Interval of convergence
The interval of convergence for a power series is the set of all values of \( x \) for which the series converges. To determine this interval, we often use the Ratio Test. For the series given:
- We first establish the inequality \( \left| \frac{a_{n+1}}{a_n} \right| < 1 \), which involves finding the limit of the ratio of successive terms.
- In this problem, the Ratio Test yields \( \frac{|x+2|}{2} < 1 \).

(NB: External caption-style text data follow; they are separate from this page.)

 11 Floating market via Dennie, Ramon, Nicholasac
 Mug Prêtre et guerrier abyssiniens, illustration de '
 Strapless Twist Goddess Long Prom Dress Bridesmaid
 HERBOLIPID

- Solving this inequality gives us the interval \( -4 < x < 0 \).
Ratio Test
The Ratio Test is a popular method to determine the convergence of series. It's especially useful for series with factorials, powers, or exponential terms. To apply the Ratio Test:
- Calculate the absolute value of the ratio of the \( (n+1) \)-th term to the \( n \)-th term, i.e., \( \left| \frac{a_{n+1}}{a_n} \right| \).

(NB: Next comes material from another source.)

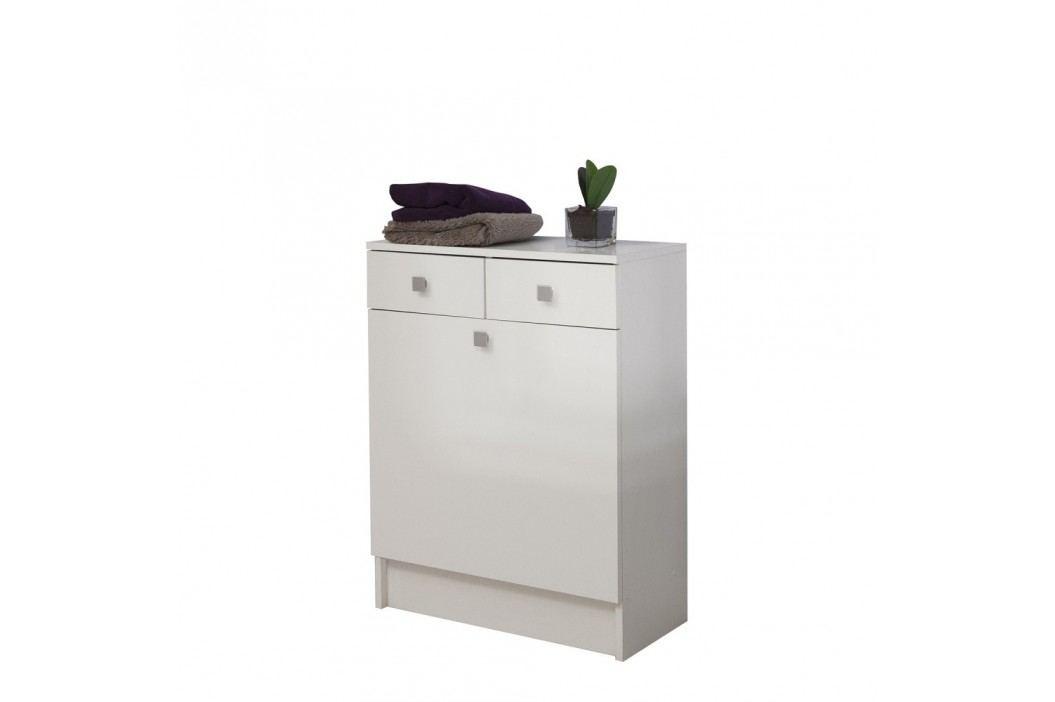 Bílá koupelnová skříňka na prádelní koš Symbiosis Combi,šířka60cm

- Simplify to find a limit as \( n \to \infty \).
- If the limit is less than 1, the series converges absolutely.
- If the limit is greater than 1, or infinite, the series diverges.
Absolute convergence
Absolute convergence means that the series \( \sum |a_n| \) converges. In this context, if a series is absolutely convergent, it is also convergent.
- To explore absolute convergence, replace the terms of the original series with their absolute values.
- For this series, we analyze \( \sum \frac{|x+2|^n}{n 2^n} \).
- If \( |x+2| < 2 \), this series converges absolutely.
Conditional convergence
Conditional convergence happens when a series converges, but it does not converge absolutely. This occurs when the series involves alternating signs like in our exercise.
- For the given series, applying the Alternating Series Test at \( x = 0 \) confirms convergence.
- Although the series diverges absolutely at \( x = 0 \), it converges "conditionally" due to alternating terms.
- Conditional convergence indicates that the series converges solely due to its alternating nature, rather than the magnitude of terms.